Os anais históricos dão como certo que a Capela de Monte Serrat foi erguida
entre os anos de 1702 e 1723.
Já por
volta de 1780, o português Cristóvão Rodrigues de Andrade, natural da cidade de
Vizeu, em Portugal, estabeleceu-se no Vale do Paraíba, de cuja vila veio a ser
Capitão de Ordenanças e na qual se dedicou com afinco a várias atividades
comerciais, possuidor que era de vultosos capitais. Na capela de Monte Serrat,
contraiu então matrimônio com D. Ana Esméria de Pontes França, ali nascendo
todos os seus filhos, inclusive Eufrásia Joaquina do Sacramento Correia, futura
esposa de Laureano Corrêa e Castro, o mesmo que, em 1854, receberia o título de
Barão de Campo Belo em Vassouras. Lembremos, a propósito, que Cristóvão e D.

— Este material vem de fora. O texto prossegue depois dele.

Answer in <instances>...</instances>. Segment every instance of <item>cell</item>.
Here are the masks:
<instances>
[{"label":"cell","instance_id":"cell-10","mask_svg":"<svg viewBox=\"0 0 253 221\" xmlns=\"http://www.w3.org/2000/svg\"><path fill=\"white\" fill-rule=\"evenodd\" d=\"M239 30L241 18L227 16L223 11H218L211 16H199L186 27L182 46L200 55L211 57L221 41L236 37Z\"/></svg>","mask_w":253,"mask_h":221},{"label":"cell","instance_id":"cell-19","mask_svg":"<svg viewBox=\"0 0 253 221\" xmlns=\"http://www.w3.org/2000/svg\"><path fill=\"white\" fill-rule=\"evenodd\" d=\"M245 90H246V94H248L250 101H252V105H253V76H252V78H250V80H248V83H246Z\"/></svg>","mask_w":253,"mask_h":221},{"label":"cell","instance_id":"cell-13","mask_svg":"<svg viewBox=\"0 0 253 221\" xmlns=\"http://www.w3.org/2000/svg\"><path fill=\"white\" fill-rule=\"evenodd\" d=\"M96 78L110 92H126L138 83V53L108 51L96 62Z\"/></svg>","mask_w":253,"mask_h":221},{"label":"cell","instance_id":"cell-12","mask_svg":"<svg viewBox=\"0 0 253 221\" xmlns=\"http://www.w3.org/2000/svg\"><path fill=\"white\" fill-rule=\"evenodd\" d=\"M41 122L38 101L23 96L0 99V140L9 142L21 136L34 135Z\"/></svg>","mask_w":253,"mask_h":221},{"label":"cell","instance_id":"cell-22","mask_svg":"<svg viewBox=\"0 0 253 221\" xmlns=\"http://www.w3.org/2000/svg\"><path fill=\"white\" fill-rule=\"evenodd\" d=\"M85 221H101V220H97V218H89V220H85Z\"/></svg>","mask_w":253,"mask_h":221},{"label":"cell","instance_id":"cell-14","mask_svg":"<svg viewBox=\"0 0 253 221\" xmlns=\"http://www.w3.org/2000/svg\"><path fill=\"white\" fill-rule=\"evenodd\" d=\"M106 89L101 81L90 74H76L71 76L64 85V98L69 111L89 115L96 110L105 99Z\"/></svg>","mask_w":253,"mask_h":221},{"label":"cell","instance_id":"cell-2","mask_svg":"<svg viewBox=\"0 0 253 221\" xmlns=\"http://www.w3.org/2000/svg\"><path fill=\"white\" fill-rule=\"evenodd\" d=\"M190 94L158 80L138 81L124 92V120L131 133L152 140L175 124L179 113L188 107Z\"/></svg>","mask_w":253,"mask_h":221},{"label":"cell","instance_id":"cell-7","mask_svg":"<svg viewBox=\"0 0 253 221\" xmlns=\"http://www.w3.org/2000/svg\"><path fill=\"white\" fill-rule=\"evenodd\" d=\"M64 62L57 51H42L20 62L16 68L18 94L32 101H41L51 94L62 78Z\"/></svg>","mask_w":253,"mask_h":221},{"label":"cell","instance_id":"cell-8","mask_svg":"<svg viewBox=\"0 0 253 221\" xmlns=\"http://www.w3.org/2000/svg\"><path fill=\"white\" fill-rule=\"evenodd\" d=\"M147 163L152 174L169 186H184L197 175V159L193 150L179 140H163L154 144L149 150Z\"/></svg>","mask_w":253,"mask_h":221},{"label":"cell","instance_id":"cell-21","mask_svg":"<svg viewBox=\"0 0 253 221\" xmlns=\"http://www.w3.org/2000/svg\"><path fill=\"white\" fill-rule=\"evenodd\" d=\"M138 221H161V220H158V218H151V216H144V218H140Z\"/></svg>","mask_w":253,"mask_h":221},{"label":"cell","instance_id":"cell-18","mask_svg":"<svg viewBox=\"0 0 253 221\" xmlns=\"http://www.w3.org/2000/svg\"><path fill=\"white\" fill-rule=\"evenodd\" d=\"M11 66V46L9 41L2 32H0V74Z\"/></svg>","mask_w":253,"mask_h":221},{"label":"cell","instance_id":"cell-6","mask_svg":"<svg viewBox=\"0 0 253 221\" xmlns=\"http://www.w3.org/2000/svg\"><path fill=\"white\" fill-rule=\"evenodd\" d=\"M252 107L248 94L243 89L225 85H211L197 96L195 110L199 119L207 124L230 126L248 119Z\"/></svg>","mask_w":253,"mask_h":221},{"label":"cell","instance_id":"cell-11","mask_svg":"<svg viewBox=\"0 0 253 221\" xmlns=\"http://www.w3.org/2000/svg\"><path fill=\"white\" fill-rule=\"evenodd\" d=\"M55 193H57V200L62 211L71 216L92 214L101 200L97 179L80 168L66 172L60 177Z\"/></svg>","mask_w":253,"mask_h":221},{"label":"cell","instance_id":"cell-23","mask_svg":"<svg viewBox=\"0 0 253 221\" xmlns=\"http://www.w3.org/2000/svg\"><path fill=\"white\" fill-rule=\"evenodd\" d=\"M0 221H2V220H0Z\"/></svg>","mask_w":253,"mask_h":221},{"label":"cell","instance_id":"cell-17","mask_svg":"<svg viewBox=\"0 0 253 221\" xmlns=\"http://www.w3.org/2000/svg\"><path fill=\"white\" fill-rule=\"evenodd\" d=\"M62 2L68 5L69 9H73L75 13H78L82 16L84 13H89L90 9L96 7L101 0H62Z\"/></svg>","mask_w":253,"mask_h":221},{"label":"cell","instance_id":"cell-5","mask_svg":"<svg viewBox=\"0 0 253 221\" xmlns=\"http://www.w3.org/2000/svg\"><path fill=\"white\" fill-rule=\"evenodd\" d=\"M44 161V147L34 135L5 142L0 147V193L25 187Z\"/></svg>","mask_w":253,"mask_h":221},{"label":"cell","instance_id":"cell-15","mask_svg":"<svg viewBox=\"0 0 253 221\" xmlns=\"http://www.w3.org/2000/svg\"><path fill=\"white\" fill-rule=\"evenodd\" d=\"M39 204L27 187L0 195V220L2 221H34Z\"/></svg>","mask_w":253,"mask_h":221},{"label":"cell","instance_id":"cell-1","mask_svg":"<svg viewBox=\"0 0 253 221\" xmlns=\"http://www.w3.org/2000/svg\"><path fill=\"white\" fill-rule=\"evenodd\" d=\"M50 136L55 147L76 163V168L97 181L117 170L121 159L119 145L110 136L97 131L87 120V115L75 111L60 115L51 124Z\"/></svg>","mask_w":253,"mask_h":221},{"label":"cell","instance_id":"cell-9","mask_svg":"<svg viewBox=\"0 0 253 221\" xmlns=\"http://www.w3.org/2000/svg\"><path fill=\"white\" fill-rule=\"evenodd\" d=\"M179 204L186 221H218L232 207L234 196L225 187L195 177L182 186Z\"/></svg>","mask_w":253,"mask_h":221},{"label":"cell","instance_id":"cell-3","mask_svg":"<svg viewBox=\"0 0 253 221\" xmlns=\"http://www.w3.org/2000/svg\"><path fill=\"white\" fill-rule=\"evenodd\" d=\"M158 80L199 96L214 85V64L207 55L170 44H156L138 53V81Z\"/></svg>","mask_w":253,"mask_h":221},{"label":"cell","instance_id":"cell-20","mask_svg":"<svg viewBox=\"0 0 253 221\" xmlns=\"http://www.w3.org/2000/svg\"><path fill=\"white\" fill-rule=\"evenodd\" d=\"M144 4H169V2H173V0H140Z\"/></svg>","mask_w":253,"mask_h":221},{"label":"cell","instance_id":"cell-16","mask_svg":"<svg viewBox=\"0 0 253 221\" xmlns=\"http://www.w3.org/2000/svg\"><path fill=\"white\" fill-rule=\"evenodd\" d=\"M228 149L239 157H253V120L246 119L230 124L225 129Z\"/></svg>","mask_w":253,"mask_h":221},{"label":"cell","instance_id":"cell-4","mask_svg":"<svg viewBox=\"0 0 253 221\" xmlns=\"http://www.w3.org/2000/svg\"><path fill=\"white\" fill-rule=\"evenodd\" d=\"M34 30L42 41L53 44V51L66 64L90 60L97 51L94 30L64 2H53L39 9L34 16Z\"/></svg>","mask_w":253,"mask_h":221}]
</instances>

Ana Esméria vinham a ser bisavós de Eufrásia Teixeira Leite, a conhecida dama
da vida vassourense no século XIX. Pela apreciável quantia de 28 mil cruzados,
o Capitão Cristóvão adquiriu a Fazenda de Paraibuna, então pertencente a Ana
Francisca Joaquina de Oliveira Horta Paes Leme (ou Francisca Joaquina d'Horta
Forjaz Pereira), viúva de Pedro Dias Paes Leme, o filho primogênito de Garcia.
Assumindo a direção da fazenda, o Capitão implementou um conjunto de medidas
destinadas a viabilizar a realização de investimentos diretos naquelas terras
tão fecundas, com isso transformando um latifúndio ainda intocado e sem
produtividade em uma propriedade rural dinâmica e rentável. Alguns anos após
seu falecimento em 1809, a fazenda foi retalhada entre seus filhos e outros
herdeiros, mas durante o ciclo do açúcar verificaram-se significativas
melhorias nos transportes da região. De fato, sob a direção do Capitão Antônio
José Barbosa Teixeira, o lendário Capitão Tira-Morros, o já centenário Caminho
Novo de Garcia foi bastante revigorado, recebendo profundas obras de
recuperação de seu leito e simultaneamente vendo nascer a bela ponte sobre o
rio Paraibuna, ligação terrestre entre o Rio de Janeiro e Minas Gerais e até
hoje em pleno funcionamento como parte integrante da Estrada União e Indústria.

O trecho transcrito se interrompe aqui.